### Extracted entries ###

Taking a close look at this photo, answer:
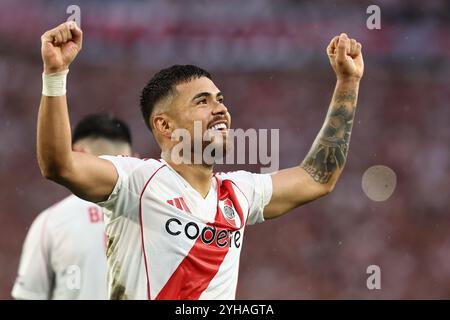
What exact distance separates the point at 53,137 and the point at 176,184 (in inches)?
30.6

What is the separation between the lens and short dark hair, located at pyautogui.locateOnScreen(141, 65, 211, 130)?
13.3 feet

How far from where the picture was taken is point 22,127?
12383mm

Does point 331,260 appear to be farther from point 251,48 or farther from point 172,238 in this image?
point 172,238

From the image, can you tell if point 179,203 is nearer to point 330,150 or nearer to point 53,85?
point 53,85

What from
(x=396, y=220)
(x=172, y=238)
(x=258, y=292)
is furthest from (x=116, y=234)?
(x=396, y=220)

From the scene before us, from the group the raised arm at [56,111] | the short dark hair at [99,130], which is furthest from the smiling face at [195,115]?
the short dark hair at [99,130]

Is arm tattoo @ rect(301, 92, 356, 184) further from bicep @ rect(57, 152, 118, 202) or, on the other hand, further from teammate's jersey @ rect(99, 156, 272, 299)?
bicep @ rect(57, 152, 118, 202)

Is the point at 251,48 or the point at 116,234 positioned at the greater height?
the point at 251,48

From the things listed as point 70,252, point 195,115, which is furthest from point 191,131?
point 70,252

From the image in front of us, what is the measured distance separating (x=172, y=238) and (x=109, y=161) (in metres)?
0.44

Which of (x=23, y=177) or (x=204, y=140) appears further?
(x=23, y=177)

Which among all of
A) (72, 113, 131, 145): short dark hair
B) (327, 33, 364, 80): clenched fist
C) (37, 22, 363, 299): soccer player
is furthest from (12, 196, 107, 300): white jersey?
(327, 33, 364, 80): clenched fist

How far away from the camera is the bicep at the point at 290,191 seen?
4188 millimetres

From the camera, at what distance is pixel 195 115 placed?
13.0 ft
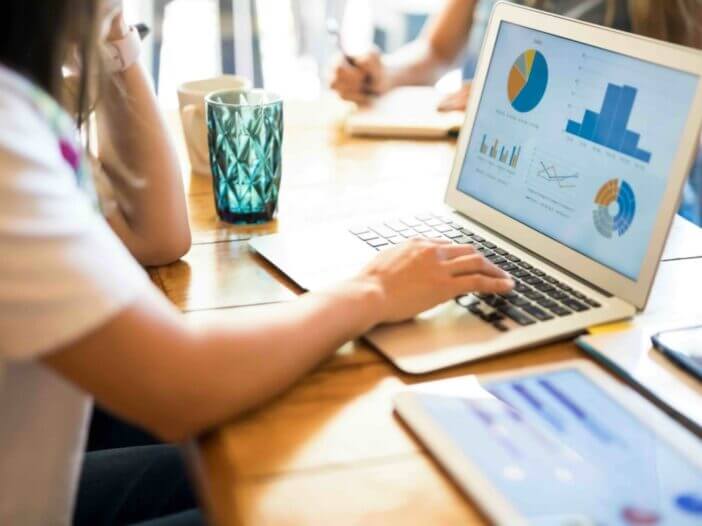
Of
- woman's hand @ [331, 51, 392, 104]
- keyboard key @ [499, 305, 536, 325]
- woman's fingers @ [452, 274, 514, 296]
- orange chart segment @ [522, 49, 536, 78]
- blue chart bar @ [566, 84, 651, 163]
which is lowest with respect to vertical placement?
keyboard key @ [499, 305, 536, 325]

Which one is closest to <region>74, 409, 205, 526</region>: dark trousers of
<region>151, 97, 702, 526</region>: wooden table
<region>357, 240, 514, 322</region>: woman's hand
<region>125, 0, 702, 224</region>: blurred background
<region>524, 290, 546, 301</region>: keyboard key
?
<region>151, 97, 702, 526</region>: wooden table

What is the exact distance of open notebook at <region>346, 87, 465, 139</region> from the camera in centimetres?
149

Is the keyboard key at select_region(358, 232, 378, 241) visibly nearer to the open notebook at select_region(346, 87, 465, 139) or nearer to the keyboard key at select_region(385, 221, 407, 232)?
the keyboard key at select_region(385, 221, 407, 232)

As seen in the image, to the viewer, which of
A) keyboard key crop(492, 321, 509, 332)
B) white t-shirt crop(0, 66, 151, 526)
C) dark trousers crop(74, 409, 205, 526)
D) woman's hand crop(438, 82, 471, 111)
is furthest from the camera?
woman's hand crop(438, 82, 471, 111)

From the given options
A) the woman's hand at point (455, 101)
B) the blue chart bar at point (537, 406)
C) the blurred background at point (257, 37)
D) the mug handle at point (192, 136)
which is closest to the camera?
the blue chart bar at point (537, 406)

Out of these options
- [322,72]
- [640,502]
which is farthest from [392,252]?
A: [322,72]

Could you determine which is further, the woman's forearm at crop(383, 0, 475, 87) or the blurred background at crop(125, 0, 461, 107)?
the blurred background at crop(125, 0, 461, 107)

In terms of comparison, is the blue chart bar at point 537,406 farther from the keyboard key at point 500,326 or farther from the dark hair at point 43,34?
the dark hair at point 43,34

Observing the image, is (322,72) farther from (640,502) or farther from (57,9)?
(640,502)

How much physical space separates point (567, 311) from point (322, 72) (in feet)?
6.88

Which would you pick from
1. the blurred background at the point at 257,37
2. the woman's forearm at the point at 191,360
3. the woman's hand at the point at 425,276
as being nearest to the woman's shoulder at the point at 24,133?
the woman's forearm at the point at 191,360

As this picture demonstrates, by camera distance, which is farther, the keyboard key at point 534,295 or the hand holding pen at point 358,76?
the hand holding pen at point 358,76

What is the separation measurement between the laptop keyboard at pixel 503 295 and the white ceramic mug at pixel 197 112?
323 mm

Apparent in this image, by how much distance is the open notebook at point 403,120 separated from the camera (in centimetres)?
149
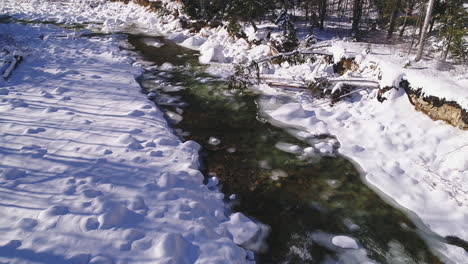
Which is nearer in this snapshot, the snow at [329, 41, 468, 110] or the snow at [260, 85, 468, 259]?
the snow at [260, 85, 468, 259]

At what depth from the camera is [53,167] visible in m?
4.40

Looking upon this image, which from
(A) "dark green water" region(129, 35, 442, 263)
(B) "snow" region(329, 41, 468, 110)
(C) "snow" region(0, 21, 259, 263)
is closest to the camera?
(C) "snow" region(0, 21, 259, 263)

###

§ **What to produce**
Print each line of the material above exactly, with the pictures removed from your copy.

§ **Result of this task**
Taking a close look at this photo, answer:
What exact distance separates the point at 53,137 and the point at 176,184 (in inches)?
30.6

What is the separation between the lens and short dark hair, located at pyautogui.locateOnScreen(141, 65, 211, 130)?
13.3 feet

How far from where the picture was taken is point 22,127?
12383mm

Does point 331,260 appear to be farther from point 251,48 or farther from point 172,238 in this image?
point 172,238

From the image, can you tell if point 179,203 is nearer to point 330,150 or nearer to point 53,85?
point 53,85

What from
(x=396, y=220)
(x=172, y=238)
(x=258, y=292)
is furthest from (x=116, y=234)?
(x=396, y=220)

From the scene before us, from the group the raised arm at [56,111] | the short dark hair at [99,130], which is furthest from the smiling face at [195,115]?
the short dark hair at [99,130]

Is arm tattoo @ rect(301, 92, 356, 184) further from bicep @ rect(57, 152, 118, 202) or, on the other hand, further from teammate's jersey @ rect(99, 156, 272, 299)?
bicep @ rect(57, 152, 118, 202)

Is the point at 251,48 or the point at 116,234 positioned at the greater height?
the point at 251,48

From the things listed as point 70,252, point 195,115, which is furthest from point 191,131?
point 70,252

From the image in front of us, what is the measured distance separating (x=172, y=238) and (x=109, y=161) (in metres)?
0.44

Which of (x=23, y=177) or (x=204, y=140) appears further?
(x=23, y=177)

Which among all of
A) (72, 113, 131, 145): short dark hair
B) (327, 33, 364, 80): clenched fist
C) (37, 22, 363, 299): soccer player
is furthest from (12, 196, 107, 300): white jersey?
(327, 33, 364, 80): clenched fist

How far away from the camera is the bicep at the point at 290,191 seen?
4188 millimetres

From the camera, at what distance is pixel 195 115 placed?
13.0 ft
Of
- woman's hand @ [331, 51, 392, 104]
- keyboard key @ [499, 305, 536, 325]
- woman's fingers @ [452, 274, 514, 296]
- orange chart segment @ [522, 49, 536, 78]
- blue chart bar @ [566, 84, 651, 163]
which is lowest with respect to vertical placement?
keyboard key @ [499, 305, 536, 325]

Which one is closest to <region>74, 409, 205, 526</region>: dark trousers of
<region>151, 97, 702, 526</region>: wooden table
<region>357, 240, 514, 322</region>: woman's hand
<region>125, 0, 702, 224</region>: blurred background
<region>524, 290, 546, 301</region>: keyboard key
?
<region>151, 97, 702, 526</region>: wooden table

What is the exact distance of open notebook at <region>346, 87, 465, 139</region> from the camera in centimetres?
149

Is the keyboard key at select_region(358, 232, 378, 241) visibly nearer to the open notebook at select_region(346, 87, 465, 139) or nearer to the keyboard key at select_region(385, 221, 407, 232)?
the keyboard key at select_region(385, 221, 407, 232)

As seen in the image, to the viewer, which of
A) keyboard key crop(492, 321, 509, 332)
B) white t-shirt crop(0, 66, 151, 526)
C) dark trousers crop(74, 409, 205, 526)
D) woman's hand crop(438, 82, 471, 111)
is furthest from the camera?
woman's hand crop(438, 82, 471, 111)

From the given options
A) the woman's hand at point (455, 101)
B) the blue chart bar at point (537, 406)
C) the blurred background at point (257, 37)
D) the mug handle at point (192, 136)
which is closest to the camera?
the blue chart bar at point (537, 406)

Out of these options
- [322,72]
- [640,502]
which is farthest from [392,252]?
A: [322,72]

Could you determine which is further, the woman's forearm at crop(383, 0, 475, 87) or the blurred background at crop(125, 0, 461, 107)?
the blurred background at crop(125, 0, 461, 107)

In terms of comparison, is the blue chart bar at point 537,406 farther from the keyboard key at point 500,326 or farther from the dark hair at point 43,34?
the dark hair at point 43,34

Observing the image, is (322,72) farther from (640,502) or farther from (57,9)?
(640,502)

How much physical space separates point (567, 311) from point (322, 72) (in feet)?
6.88

Which would you pick from
1. the blurred background at the point at 257,37
2. the woman's forearm at the point at 191,360
3. the woman's hand at the point at 425,276
as being nearest to the woman's shoulder at the point at 24,133?
the woman's forearm at the point at 191,360

As this picture demonstrates, by camera distance, which is farther, the keyboard key at point 534,295 or the hand holding pen at point 358,76?
the hand holding pen at point 358,76

What is the separation measurement between the laptop keyboard at pixel 503 295 and the white ceramic mug at pixel 197 112?
323 mm

Apparent in this image, by how much distance is the open notebook at point 403,120 separated from the camera (in centimetres)?
149
Which is nearer in this snapshot, the snow at [329, 41, 468, 110] or the snow at [260, 85, 468, 259]?
the snow at [260, 85, 468, 259]

At what depth from the camera is [53,167] visible in m?
4.40

Looking upon this image, which from
(A) "dark green water" region(129, 35, 442, 263)
(B) "snow" region(329, 41, 468, 110)
(C) "snow" region(0, 21, 259, 263)
is closest to the camera?
(C) "snow" region(0, 21, 259, 263)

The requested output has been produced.